▶ [EXCERPT]:
----

Donna Richmond, age 14, of E1 Paso, Texas, for her question:
WHAT CAUSES FAMINE?
Famine is a prolonged food shortage that causes widespread hunger and death. Nearly all famines result from crop failures. Although there are many factors that help create a famine, the chief causes of crop failure include drought or a prolonged lack of rain, too much rainfall and flooding and plant diseases and pests.
Throughout history, famine has struck at least one area of the world every few years. Most of the developing nations of Africa, Asia and Latin America have barely enough food for their people and millions in these countries go hungry even without famine.
Drought ranks as the chief cause of famine. Certain regions of China, India and Russia have always been those hardest hit by famine. All three have large, near desert areas where the rainfall is light and variable. In dry years crops may fail and famine may strike.
When too much rain falls, rivers become swollen and overflow their banks and destroy farmland. Other crops can rot in the fields because of the excess water.
Plant diseases and pests sometimes produce famine. Between 1841 and 1851, for example, Ireland's population decreased by about two and a half million persons through starvation, disease and emigration because a plant disease destroyed most of the nation's potato crop.
Other causes of famine include both natural and human ones. Such natural disasters as cyclones, earthquakes, early frosts and tidal waves very often have affected large areas of the world, destroying enough crops to create famines.
War may result in a famine if many farmers leave their fields and join the armed forces. In some cases, an army has deliberately created a famine to starve an enemy into surrender. The army destroys stored food and growing crops and sets up a blockade to cut off the enemy's food supply.

----

▶ [RECORDED INFORMATION]:
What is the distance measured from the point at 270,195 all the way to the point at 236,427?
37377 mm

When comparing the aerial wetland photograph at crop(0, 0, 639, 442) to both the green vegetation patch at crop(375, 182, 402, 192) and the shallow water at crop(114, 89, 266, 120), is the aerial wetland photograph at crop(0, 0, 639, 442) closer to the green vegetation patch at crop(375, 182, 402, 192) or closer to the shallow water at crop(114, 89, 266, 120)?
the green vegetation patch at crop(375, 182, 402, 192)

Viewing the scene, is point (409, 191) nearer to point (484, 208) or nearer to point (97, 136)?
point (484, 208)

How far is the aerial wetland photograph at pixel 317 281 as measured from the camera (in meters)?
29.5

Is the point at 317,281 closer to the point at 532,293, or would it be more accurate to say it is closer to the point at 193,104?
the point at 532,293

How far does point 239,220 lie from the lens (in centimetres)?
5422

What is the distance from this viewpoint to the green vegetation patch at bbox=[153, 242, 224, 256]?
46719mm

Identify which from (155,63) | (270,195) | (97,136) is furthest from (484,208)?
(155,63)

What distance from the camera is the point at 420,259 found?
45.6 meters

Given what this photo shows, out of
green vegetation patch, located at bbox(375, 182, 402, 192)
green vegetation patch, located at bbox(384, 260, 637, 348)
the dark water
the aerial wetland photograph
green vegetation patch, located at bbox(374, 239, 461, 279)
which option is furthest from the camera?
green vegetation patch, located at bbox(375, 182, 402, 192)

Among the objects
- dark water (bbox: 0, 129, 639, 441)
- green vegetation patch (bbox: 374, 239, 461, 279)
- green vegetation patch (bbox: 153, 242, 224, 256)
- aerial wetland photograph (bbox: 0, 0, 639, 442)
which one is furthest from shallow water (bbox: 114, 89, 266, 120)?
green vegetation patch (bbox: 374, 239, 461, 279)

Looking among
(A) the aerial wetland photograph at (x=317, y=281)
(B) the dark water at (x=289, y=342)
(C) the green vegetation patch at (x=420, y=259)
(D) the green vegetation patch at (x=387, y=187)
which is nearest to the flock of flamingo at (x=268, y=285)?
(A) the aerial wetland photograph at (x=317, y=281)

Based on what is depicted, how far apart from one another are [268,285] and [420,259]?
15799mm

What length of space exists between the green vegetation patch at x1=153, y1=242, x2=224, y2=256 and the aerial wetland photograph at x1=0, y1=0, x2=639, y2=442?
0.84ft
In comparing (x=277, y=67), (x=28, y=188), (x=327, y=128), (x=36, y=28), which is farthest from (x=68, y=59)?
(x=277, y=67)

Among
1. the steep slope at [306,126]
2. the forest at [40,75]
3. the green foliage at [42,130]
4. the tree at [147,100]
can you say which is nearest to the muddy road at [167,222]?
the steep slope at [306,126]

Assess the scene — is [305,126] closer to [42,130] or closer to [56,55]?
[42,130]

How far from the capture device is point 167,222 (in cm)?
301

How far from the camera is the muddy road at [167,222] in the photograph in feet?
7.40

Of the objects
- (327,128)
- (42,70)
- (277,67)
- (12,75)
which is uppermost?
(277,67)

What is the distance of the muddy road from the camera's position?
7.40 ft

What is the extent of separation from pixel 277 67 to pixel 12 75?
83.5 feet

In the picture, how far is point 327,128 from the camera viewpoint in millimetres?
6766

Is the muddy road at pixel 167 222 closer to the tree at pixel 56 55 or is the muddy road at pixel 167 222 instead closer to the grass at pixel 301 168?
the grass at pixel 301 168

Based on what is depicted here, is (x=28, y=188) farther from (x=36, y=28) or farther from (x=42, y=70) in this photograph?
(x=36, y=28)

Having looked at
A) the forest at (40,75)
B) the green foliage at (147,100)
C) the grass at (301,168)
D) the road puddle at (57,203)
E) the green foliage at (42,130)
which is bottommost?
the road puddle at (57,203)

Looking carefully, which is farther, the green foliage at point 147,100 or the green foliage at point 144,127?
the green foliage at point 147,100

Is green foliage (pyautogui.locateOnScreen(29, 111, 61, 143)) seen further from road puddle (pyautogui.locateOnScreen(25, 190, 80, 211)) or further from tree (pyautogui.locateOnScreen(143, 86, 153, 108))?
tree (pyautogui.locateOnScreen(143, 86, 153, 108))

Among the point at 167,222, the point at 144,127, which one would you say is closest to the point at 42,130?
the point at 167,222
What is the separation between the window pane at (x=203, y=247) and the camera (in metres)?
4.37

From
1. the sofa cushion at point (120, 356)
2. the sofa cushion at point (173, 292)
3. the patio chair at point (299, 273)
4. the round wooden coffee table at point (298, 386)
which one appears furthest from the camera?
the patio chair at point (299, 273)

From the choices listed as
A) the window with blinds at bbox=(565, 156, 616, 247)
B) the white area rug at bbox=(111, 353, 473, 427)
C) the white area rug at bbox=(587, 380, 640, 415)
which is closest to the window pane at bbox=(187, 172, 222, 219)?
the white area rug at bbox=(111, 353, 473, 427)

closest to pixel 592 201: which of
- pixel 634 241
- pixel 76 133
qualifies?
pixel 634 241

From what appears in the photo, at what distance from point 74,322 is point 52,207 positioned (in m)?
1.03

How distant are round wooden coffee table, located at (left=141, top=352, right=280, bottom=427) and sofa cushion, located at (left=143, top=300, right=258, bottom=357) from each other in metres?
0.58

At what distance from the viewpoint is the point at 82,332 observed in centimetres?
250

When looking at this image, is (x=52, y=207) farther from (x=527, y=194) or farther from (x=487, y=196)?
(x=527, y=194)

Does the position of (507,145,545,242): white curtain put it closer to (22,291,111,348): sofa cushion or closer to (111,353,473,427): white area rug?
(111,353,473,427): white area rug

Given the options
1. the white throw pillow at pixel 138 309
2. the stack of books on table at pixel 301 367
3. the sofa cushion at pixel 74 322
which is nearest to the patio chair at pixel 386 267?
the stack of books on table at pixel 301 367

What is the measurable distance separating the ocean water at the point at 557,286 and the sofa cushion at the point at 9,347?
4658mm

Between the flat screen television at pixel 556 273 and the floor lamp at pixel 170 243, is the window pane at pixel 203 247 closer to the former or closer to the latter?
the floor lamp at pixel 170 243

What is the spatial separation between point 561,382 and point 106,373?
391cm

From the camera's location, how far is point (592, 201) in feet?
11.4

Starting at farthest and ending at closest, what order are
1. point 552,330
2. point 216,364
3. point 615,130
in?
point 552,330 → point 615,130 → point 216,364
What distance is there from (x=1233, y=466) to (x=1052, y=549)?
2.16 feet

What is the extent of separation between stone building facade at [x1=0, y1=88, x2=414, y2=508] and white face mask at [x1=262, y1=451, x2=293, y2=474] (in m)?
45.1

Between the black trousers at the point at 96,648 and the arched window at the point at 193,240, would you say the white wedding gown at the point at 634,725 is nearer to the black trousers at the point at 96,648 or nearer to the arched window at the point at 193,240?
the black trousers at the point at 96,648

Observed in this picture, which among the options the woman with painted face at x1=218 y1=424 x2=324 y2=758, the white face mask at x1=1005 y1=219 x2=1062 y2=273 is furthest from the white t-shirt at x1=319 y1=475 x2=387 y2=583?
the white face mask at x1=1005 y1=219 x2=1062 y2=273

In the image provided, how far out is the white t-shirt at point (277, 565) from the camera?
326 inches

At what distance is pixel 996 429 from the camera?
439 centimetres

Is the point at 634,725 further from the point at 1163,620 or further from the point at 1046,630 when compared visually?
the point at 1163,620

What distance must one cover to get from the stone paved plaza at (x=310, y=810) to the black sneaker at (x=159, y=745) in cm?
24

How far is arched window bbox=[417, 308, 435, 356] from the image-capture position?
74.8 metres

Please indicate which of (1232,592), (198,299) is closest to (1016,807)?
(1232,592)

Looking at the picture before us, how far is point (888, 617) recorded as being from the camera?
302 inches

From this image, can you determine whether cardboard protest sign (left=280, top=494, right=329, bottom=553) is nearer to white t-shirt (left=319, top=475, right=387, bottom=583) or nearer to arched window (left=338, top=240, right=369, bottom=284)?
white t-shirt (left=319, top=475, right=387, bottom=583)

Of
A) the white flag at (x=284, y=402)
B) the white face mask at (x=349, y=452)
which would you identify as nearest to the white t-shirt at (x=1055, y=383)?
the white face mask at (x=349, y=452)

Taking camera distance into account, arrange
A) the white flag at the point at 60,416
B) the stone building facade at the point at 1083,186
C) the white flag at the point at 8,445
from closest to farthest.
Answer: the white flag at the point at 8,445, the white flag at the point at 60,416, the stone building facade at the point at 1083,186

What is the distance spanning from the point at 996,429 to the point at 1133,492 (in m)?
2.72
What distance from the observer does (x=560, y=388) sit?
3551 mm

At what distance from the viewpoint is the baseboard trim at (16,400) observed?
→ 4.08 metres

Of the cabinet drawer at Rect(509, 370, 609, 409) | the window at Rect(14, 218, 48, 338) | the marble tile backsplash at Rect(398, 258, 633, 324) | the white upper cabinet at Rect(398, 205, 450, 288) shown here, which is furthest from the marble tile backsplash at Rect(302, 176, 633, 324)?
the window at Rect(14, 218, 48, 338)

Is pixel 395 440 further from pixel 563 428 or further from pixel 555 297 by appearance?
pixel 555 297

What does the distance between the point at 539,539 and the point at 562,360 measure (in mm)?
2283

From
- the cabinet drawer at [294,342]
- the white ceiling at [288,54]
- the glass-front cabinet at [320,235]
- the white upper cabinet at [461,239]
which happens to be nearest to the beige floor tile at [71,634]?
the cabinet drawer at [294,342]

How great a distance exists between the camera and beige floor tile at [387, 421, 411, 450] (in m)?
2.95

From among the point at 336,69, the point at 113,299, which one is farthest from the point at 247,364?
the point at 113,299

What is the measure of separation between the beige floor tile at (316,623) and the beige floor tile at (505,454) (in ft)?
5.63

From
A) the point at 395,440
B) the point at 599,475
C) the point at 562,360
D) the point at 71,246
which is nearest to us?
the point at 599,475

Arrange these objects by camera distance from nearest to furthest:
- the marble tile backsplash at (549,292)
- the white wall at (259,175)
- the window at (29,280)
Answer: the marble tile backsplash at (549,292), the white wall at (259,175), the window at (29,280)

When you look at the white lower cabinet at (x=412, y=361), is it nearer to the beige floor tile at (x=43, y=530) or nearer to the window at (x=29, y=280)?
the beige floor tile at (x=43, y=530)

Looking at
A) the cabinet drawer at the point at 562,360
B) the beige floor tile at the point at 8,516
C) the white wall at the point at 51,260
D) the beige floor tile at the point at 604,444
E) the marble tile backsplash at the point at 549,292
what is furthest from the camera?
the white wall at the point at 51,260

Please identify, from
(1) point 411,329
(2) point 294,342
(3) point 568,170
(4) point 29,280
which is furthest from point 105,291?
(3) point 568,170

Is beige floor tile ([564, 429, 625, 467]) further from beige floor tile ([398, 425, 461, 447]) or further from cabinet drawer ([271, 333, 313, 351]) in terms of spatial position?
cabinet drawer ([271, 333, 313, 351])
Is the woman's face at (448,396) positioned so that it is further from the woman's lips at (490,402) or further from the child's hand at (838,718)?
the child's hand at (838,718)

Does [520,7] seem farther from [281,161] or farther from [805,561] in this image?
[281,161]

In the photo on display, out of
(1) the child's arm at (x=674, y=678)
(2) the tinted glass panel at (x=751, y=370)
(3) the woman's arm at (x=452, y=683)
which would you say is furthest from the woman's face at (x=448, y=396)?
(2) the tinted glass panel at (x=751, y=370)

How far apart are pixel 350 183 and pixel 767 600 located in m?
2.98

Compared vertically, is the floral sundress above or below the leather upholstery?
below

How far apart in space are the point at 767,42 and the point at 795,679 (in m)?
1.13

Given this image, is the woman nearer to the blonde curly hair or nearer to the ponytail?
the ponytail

----

▶ [ACTION ITEM]: Carry on the piece about what causes famine, starting right after its final sentence. The records aren't needed for this work.

▶ [RESULT OF THIS EXERCISE]:
Poor transportation may also contribute to a famine because of the difficulty of shipping food where it is needed.
The chief effects of famine on a country include death and disease, destruction of livestock and seed, crime and other social disorders and migration.
Death and disease are the main and most immediate effects of famine. People who lack sufficient food lose weight and grow extremely weak. Many famine victims become so weak and feeble that they die from simple ailments. Old people and young children are the first to die. Famines also increase the possibility of epidemics. Cholera, typhus and other diseases take many lives because people weakened by hunger do not recover easily from disease.
Destruction of livestock and seed during famine prolongs the disaster.
Crime and other social disorders increase during a famine. Such crimes as thefts and looting multiply. Prolonged famine often results in emigration when the starving people leave the stricken country to find better lives elsewhere.